> LISTED ENTRIES
· · · · ·
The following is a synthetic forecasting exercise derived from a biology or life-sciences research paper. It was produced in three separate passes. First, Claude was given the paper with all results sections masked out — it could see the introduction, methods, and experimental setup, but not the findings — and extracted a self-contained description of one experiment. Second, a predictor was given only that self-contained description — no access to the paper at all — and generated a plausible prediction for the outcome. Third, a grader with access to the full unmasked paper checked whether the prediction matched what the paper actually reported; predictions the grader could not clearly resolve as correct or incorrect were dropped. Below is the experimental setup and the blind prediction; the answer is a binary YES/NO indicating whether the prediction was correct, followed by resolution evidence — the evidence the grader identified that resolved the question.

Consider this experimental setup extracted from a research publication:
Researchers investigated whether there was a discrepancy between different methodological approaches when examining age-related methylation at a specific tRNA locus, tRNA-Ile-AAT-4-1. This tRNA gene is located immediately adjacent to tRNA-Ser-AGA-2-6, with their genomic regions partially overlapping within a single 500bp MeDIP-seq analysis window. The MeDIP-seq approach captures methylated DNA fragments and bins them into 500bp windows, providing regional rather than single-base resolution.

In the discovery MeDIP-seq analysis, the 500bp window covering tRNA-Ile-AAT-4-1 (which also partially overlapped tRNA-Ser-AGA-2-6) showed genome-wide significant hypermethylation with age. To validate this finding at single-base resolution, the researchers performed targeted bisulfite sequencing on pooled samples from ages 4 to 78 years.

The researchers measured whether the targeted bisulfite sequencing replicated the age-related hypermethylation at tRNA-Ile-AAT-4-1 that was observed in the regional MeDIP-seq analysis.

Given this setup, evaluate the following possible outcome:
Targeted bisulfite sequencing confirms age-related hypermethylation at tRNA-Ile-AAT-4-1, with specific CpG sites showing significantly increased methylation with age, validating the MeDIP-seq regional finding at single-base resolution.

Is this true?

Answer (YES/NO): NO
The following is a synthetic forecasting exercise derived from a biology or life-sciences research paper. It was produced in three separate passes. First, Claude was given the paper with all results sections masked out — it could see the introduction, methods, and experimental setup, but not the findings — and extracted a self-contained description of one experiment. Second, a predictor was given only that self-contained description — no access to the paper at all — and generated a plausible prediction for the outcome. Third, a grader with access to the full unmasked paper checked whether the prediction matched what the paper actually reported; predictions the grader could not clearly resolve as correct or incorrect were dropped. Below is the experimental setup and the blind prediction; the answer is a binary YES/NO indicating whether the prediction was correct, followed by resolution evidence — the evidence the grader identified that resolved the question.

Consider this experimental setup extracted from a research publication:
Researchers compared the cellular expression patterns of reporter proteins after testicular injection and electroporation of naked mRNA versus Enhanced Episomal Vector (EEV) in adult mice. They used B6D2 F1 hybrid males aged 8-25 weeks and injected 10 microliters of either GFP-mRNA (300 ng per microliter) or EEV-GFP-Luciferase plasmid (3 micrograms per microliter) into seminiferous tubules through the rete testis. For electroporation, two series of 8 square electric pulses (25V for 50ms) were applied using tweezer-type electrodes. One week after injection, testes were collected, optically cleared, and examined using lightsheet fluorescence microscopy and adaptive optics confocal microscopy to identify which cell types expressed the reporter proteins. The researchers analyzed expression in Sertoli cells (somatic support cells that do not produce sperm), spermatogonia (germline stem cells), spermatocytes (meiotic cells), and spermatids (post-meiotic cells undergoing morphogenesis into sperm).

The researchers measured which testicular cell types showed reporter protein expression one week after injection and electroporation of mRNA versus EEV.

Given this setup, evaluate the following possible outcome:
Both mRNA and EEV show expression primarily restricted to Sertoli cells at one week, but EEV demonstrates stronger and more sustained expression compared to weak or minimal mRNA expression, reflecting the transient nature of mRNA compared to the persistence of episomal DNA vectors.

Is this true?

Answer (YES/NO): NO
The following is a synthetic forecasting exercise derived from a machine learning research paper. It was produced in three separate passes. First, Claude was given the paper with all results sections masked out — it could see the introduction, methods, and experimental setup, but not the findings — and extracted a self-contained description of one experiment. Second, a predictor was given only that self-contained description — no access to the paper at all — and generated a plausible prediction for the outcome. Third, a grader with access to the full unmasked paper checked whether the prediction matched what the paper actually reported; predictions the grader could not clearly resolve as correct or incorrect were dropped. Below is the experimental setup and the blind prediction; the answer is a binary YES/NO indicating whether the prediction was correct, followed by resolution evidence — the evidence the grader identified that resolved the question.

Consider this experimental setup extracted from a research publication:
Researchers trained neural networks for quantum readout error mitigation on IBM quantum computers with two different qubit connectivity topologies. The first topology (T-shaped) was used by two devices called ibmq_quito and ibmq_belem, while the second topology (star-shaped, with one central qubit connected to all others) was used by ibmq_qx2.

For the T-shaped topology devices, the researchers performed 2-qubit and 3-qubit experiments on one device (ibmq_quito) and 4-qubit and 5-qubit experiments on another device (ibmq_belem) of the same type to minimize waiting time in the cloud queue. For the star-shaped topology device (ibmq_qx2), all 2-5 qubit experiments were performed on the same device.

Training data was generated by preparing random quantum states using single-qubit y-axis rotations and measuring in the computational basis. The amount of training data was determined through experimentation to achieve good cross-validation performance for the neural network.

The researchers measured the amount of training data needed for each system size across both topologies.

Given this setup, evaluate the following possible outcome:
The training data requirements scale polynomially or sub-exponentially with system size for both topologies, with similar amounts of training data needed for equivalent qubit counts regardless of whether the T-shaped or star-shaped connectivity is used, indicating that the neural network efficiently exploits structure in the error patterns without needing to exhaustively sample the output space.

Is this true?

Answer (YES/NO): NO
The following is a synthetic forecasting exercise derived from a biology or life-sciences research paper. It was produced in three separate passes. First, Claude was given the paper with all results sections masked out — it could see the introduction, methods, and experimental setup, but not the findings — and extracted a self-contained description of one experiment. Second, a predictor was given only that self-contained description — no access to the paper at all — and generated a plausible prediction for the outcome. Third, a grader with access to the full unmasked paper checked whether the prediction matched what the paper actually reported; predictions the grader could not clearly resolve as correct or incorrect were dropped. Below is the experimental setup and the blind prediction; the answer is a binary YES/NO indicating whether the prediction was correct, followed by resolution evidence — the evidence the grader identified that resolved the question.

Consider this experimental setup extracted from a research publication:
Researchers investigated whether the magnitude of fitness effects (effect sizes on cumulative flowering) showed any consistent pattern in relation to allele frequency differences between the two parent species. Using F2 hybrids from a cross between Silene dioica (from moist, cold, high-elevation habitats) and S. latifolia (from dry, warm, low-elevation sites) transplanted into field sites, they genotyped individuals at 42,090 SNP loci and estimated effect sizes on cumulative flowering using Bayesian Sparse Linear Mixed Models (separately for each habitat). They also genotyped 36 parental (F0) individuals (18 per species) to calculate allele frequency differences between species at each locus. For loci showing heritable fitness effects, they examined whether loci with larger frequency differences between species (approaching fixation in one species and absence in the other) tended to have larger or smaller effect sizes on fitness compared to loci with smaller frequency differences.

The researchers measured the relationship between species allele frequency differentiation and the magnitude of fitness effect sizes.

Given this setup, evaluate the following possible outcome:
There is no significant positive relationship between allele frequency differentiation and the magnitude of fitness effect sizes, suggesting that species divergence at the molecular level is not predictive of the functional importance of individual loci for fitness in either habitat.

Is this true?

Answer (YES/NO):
· · · · ·
> ACTION ITEM
All of the entries above need to be set down again exactly.

> WRITTEN ANSWER
The following is a synthetic forecasting exercise derived from a biology or life-sciences research paper. It was produced in three separate passes. First, Claude was given the paper with all results sections masked out — it could see the introduction, methods, and experimental setup, but not the findings — and extracted a self-contained description of one experiment. Second, a predictor was given only that self-contained description — no access to the paper at all — and generated a plausible prediction for the outcome. Third, a grader with access to the full unmasked paper checked whether the prediction matched what the paper actually reported; predictions the grader could not clearly resolve as correct or incorrect were dropped. Below is the experimental setup and the blind prediction; the answer is a binary YES/NO indicating whether the prediction was correct, followed by resolution evidence — the evidence the grader identified that resolved the question.

Consider this experimental setup extracted from a research publication:
Researchers investigated whether there was a discrepancy between different methodological approaches when examining age-related methylation at a specific tRNA locus, tRNA-Ile-AAT-4-1. This tRNA gene is located immediately adjacent to tRNA-Ser-AGA-2-6, with their genomic regions partially overlapping within a single 500bp MeDIP-seq analysis window. The MeDIP-seq approach captures methylated DNA fragments and bins them into 500bp windows, providing regional rather than single-base resolution.

In the discovery MeDIP-seq analysis, the 500bp window covering tRNA-Ile-AAT-4-1 (which also partially overlapped tRNA-Ser-AGA-2-6) showed genome-wide significant hypermethylation with age. To validate this finding at single-base resolution, the researchers performed targeted bisulfite sequencing on pooled samples from ages 4 to 78 years.

The researchers measured whether the targeted bisulfite sequencing replicated the age-related hypermethylation at tRNA-Ile-AAT-4-1 that was observed in the regional MeDIP-seq analysis.

Given this setup, evaluate the following possible outcome:
Targeted bisulfite sequencing confirms age-related hypermethylation at tRNA-Ile-AAT-4-1, with specific CpG sites showing significantly increased methylation with age, validating the MeDIP-seq regional finding at single-base resolution.

Is this true?

Answer (YES/NO): NO
The following is a synthetic forecasting exercise derived from a biology or life-sciences research paper. It was produced in three separate passes. First, Claude was given the paper with all results sections masked out — it could see the introduction, methods, and experimental setup, but not the findings — and extracted a self-contained description of one experiment. Second, a predictor was given only that self-contained description — no access to the paper at all — and generated a plausible prediction for the outcome. Third, a grader with access to the full unmasked paper checked whether the prediction matched what the paper actually reported; predictions the grader could not clearly resolve as correct or incorrect were dropped. Below is the experimental setup and the blind prediction; the answer is a binary YES/NO indicating whether the prediction was correct, followed by resolution evidence — the evidence the grader identified that resolved the question.

Consider this experimental setup extracted from a research publication:
Researchers compared the cellular expression patterns of reporter proteins after testicular injection and electroporation of naked mRNA versus Enhanced Episomal Vector (EEV) in adult mice. They used B6D2 F1 hybrid males aged 8-25 weeks and injected 10 microliters of either GFP-mRNA (300 ng per microliter) or EEV-GFP-Luciferase plasmid (3 micrograms per microliter) into seminiferous tubules through the rete testis. For electroporation, two series of 8 square electric pulses (25V for 50ms) were applied using tweezer-type electrodes. One week after injection, testes were collected, optically cleared, and examined using lightsheet fluorescence microscopy and adaptive optics confocal microscopy to identify which cell types expressed the reporter proteins. The researchers analyzed expression in Sertoli cells (somatic support cells that do not produce sperm), spermatogonia (germline stem cells), spermatocytes (meiotic cells), and spermatids (post-meiotic cells undergoing morphogenesis into sperm).

The researchers measured which testicular cell types showed reporter protein expression one week after injection and electroporation of mRNA versus EEV.

Given this setup, evaluate the following possible outcome:
Both mRNA and EEV show expression primarily restricted to Sertoli cells at one week, but EEV demonstrates stronger and more sustained expression compared to weak or minimal mRNA expression, reflecting the transient nature of mRNA compared to the persistence of episomal DNA vectors.

Is this true?

Answer (YES/NO): NO
The following is a synthetic forecasting exercise derived from a machine learning research paper. It was produced in three separate passes. First, Claude was given the paper with all results sections masked out — it could see the introduction, methods, and experimental setup, but not the findings — and extracted a self-contained description of one experiment. Second, a predictor was given only that self-contained description — no access to the paper at all — and generated a plausible prediction for the outcome. Third, a grader with access to the full unmasked paper checked whether the prediction matched what the paper actually reported; predictions the grader could not clearly resolve as correct or incorrect were dropped. Below is the experimental setup and the blind prediction; the answer is a binary YES/NO indicating whether the prediction was correct, followed by resolution evidence — the evidence the grader identified that resolved the question.

Consider this experimental setup extracted from a research publication:
Researchers trained neural networks for quantum readout error mitigation on IBM quantum computers with two different qubit connectivity topologies. The first topology (T-shaped) was used by two devices called ibmq_quito and ibmq_belem, while the second topology (star-shaped, with one central qubit connected to all others) was used by ibmq_qx2.

For the T-shaped topology devices, the researchers performed 2-qubit and 3-qubit experiments on one device (ibmq_quito) and 4-qubit and 5-qubit experiments on another device (ibmq_belem) of the same type to minimize waiting time in the cloud queue. For the star-shaped topology device (ibmq_qx2), all 2-5 qubit experiments were performed on the same device.

Training data was generated by preparing random quantum states using single-qubit y-axis rotations and measuring in the computational basis. The amount of training data was determined through experimentation to achieve good cross-validation performance for the neural network.

The researchers measured the amount of training data needed for each system size across both topologies.

Given this setup, evaluate the following possible outcome:
The training data requirements scale polynomially or sub-exponentially with system size for both topologies, with similar amounts of training data needed for equivalent qubit counts regardless of whether the T-shaped or star-shaped connectivity is used, indicating that the neural network efficiently exploits structure in the error patterns without needing to exhaustively sample the output space.

Is this true?

Answer (YES/NO): NO
The following is a synthetic forecasting exercise derived from a biology or life-sciences research paper. It was produced in three separate passes. First, Claude was given the paper with all results sections masked out — it could see the introduction, methods, and experimental setup, but not the findings — and extracted a self-contained description of one experiment. Second, a predictor was given only that self-contained description — no access to the paper at all — and generated a plausible prediction for the outcome. Third, a grader with access to the full unmasked paper checked whether the prediction matched what the paper actually reported; predictions the grader could not clearly resolve as correct or incorrect were dropped. Below is the experimental setup and the blind prediction; the answer is a binary YES/NO indicating whether the prediction was correct, followed by resolution evidence — the evidence the grader identified that resolved the question.

Consider this experimental setup extracted from a research publication:
Researchers investigated whether the magnitude of fitness effects (effect sizes on cumulative flowering) showed any consistent pattern in relation to allele frequency differences between the two parent species. Using F2 hybrids from a cross between Silene dioica (from moist, cold, high-elevation habitats) and S. latifolia (from dry, warm, low-elevation sites) transplanted into field sites, they genotyped individuals at 42,090 SNP loci and estimated effect sizes on cumulative flowering using Bayesian Sparse Linear Mixed Models (separately for each habitat). They also genotyped 36 parental (F0) individuals (18 per species) to calculate allele frequency differences between species at each locus. For loci showing heritable fitness effects, they examined whether loci with larger frequency differences between species (approaching fixation in one species and absence in the other) tended to have larger or smaller effect sizes on fitness compared to loci with smaller frequency differences.

The researchers measured the relationship between species allele frequency differentiation and the magnitude of fitness effect sizes.

Given this setup, evaluate the following possible outcome:
There is no significant positive relationship between allele frequency differentiation and the magnitude of fitness effect sizes, suggesting that species divergence at the molecular level is not predictive of the functional importance of individual loci for fitness in either habitat.

Is this true?

Answer (YES/NO):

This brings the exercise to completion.